This function detects outliers in a numeric dataset using the Median Absolute Deviation (MAD) method.

outliers_mad(data, threshold = 2.5, maxRemoval = 0, returnVal = "indices")

Arguments

data

A numeric vector or data frame containing the data from which outliers should be detected.

threshold

A numeric value representing the threshold for identifying outliers. Default is 2.5.

maxRemoval

An integer specifying the maximum number of the worst outliers to remove. Default is 0 (no removal).

returnVal

A character string specifying the type of result to return.
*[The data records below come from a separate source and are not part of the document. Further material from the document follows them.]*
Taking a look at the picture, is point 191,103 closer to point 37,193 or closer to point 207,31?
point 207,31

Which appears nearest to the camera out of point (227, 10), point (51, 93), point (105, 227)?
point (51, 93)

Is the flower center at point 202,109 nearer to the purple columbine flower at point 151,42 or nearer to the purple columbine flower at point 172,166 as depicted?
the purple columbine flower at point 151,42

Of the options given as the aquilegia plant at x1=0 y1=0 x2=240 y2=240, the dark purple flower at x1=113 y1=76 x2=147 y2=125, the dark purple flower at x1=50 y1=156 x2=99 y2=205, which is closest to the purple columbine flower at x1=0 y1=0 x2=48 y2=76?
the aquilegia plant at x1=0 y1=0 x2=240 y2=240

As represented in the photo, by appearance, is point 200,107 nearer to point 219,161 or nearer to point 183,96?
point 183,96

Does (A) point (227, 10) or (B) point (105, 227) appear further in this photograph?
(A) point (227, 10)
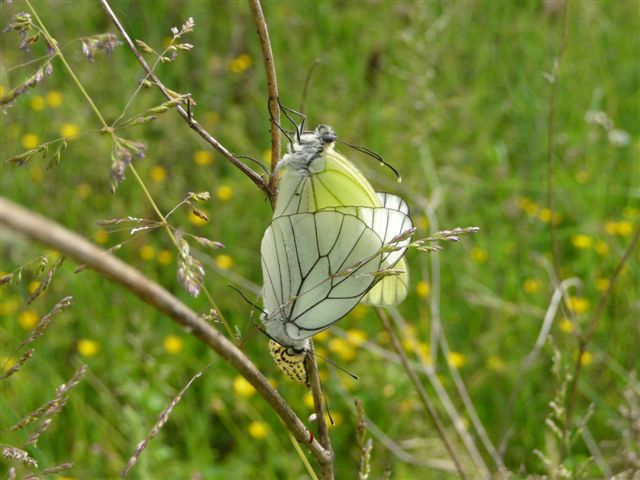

Options are "indices" (default), "outliers", or "keeps".

Value

Depending on the 'returnVal' parameter, the function returns: - "indices": A numeric vector of the indices of the detected outliers. - "outliers": A numeric vector of the values of the detected outliers. - "keeps": A numeric vector of the values of the data points that are not identified as outliers. - "replaceNA": A numeric vector of the values of the data points with outliers replaced with NA.

Details

The function calculates the MAD, identifies outliers based on the threshold, and can optionally remove a specified number of the worst outliers.

See also

'mad' function from the 'stats' package for calculating the MAD.

Examples

# Example usage
your_data <- c(10, 12, 13, 15, 9, 11, 100, 14, 16, 8, 7)
outlier_indices <- outliers_mad(your_data, threshold = 2, maxRemoval = 2, returnVal = "indices")
cat("Outlier indices: ", outlier_indices, "\n")
#> Outlier indices:  7 
removed_outliers <- outliers_mad(your_data, threshold = 2, maxRemoval = 2, returnVal = "keeps")
cat("Data after removing outliers: ", removed_outliers, "\n")
#> Data after removing outliers:  10 12 13 15 9 11 14 16 8 7